Task instructions
Look through the records below for the word "species". Report how many lines have it, and only that number.
-- Source material follows --
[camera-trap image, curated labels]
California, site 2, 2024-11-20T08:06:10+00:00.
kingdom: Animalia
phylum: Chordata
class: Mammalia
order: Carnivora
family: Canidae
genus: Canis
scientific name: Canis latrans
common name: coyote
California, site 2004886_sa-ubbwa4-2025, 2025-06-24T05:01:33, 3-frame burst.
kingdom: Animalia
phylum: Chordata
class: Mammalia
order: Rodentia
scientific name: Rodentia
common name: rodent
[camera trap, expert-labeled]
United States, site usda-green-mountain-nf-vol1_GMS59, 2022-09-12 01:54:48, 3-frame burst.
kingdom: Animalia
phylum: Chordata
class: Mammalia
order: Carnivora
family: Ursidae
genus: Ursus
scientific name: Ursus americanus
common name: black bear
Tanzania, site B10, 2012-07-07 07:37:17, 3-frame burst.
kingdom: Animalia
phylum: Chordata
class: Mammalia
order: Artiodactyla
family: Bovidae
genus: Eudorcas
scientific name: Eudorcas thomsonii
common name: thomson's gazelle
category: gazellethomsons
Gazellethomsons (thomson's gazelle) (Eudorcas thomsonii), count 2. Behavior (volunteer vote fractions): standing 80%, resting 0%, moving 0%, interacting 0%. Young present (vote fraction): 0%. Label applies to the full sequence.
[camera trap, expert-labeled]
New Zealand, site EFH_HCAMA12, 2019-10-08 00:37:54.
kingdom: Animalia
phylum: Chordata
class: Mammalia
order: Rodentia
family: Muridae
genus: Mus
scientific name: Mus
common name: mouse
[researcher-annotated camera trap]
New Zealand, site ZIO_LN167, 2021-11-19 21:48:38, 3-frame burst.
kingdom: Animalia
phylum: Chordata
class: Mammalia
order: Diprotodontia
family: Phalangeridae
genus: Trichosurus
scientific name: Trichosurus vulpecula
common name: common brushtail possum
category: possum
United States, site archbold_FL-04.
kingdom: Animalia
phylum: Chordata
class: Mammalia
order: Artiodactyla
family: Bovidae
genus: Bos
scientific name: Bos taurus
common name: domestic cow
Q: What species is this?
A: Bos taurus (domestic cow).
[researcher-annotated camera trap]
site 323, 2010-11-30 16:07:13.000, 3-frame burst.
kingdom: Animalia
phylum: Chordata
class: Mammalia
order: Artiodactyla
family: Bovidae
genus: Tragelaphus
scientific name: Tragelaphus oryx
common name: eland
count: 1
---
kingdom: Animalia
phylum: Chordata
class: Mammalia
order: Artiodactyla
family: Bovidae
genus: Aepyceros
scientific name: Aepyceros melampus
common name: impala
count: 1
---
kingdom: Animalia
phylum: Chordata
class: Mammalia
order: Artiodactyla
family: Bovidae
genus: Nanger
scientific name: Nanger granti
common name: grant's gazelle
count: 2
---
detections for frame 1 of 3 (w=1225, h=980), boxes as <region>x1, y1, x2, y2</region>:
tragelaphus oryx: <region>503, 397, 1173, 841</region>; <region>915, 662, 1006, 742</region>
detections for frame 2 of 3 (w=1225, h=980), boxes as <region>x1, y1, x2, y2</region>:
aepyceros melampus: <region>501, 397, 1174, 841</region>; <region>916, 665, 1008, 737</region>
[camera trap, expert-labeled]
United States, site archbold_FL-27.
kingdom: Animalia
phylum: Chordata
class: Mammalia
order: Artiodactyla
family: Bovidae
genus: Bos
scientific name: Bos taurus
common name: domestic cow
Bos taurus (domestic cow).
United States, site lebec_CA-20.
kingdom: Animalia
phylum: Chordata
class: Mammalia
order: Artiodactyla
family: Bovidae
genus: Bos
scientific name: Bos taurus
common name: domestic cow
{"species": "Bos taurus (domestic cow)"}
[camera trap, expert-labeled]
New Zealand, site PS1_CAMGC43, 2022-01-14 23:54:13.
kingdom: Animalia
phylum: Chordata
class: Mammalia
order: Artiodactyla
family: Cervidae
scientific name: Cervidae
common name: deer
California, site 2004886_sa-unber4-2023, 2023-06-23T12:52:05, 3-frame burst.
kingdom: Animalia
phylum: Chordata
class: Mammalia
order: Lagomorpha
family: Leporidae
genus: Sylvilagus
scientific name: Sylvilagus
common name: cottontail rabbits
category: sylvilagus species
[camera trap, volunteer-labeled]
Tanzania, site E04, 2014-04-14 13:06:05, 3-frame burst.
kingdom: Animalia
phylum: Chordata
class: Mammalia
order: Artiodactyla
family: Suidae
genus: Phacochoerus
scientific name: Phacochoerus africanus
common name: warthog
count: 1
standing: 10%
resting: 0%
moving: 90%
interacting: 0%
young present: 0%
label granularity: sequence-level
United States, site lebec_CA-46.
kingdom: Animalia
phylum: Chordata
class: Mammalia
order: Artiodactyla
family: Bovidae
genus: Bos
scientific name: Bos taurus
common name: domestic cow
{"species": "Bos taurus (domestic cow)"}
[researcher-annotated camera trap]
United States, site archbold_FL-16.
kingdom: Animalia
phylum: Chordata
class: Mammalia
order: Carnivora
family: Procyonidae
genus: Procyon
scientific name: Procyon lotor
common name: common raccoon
-- Source material concluded --
Solution below
4